Ganderkesee - Bei allem Verständnis für die Forderungen der Erzieherinnen: Der seit Wochen anhaltende Streik in vielen Kindergärten sorgt zunehmend für Rumoren in der Elternschaft – auch in der Gemeinde Ganderkesee.

Mit jedem Streiktag wachse der Unmut, stellt Timo Spille, Vorsitzender des Gemeindeelternrates für Kindertagesstätten, fest. Der Alltag werde durch­einandergebracht, die Kinder seien verunsichert, ihre Bindung zur Erzieherin werde gestört, beklagt Jenny Döpker, eine Mutter aus Ganderkesee, gegenüber der NWZ .

Jetzt wird der Arbeitskampf mit seinen Folgen auch zum Thema für die Politik: Die Fraktion UWG/Marbach hat beantragt, dass den Eltern die Kindergartengebühren für die während der Streikzeit nicht in Anspruch genommenen Dienste erstattet werden. Es sei nicht nachvollziehbar, so Ratsherr Christian Marbach, dass die Eltern die Gebühren nicht anteilig zurückbekommen, obwohl die Gemeinde Erzieherinnen und Erziehern für die Zeiten, in denen sie streiken, kein Gehalt zahle.

Im Ganderkeseer Rathaus werde zurzeit geprüft, ob und wie die Verwaltung „aufgrund der außergewöhnlichen Länge des Streiks den Eltern auf freiwilliger Basis entgegenkommen kann“, teilte Verwaltungssprecher Hauke Gruhn am Freitag mit.
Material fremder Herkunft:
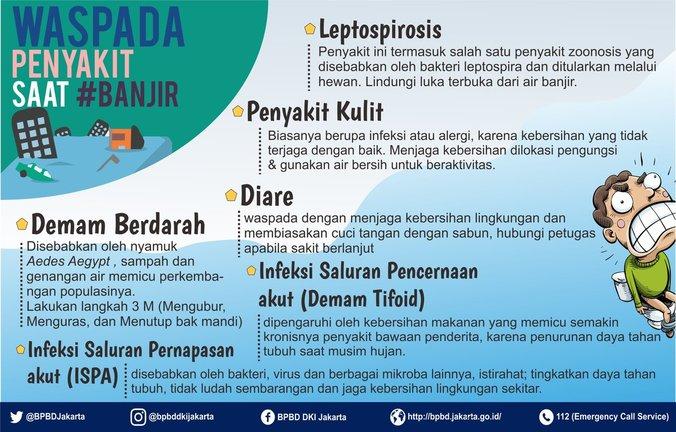 21533 medium penyakit di musim banjir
Anträge von Eltern auf Kostenerstattung seien aber noch nicht eingegangen. „Eine rechtliche Pflicht zur anteiligen Erstattung der Kitagebühren gibt es nicht“, stellte er klar.
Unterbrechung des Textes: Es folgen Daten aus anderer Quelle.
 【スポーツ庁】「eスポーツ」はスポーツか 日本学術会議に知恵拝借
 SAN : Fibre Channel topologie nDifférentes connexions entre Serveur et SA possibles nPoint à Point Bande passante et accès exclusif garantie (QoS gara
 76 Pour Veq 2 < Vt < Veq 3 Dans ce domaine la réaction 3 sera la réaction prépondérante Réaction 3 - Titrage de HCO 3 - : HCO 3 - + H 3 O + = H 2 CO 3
Marbach sieht das anders: „Rechtlich geregelt ist im Sozialgesetzbuch, dass Kosten nur für tatsächlich erbrachte Leistungen anfallen dürfen.“ Andere Kommunen in der Region würden auf dieser Basis Gebühren an Eltern erstatten. Am Freitag erst hat zum Beispiel die Gemeinde Hatten mitgeteilt, dass sie das bei den streikenden Erzieherinnen eingesparte Geld an die Eltern auszahlen wolle.

Laut Christian Marbach wird für viele Familien die Lage immer schwieriger. Etwa im Kindergarten Schierbrok: Der dort eingerichtete Notdienst habe an einigen Tagen nicht ausgereicht, Plätze seien teilweise „nach dem Windhundprinzip“ vergeben worden. Manche Familien seien gezwungen, die Kinder gegen zusätzlichen finanziellen Aufwand anderweitig unterzubringen.

Hergen Schelling
Hergen Schelling Redaktion für den Landkreis Oldenburg (Leitung)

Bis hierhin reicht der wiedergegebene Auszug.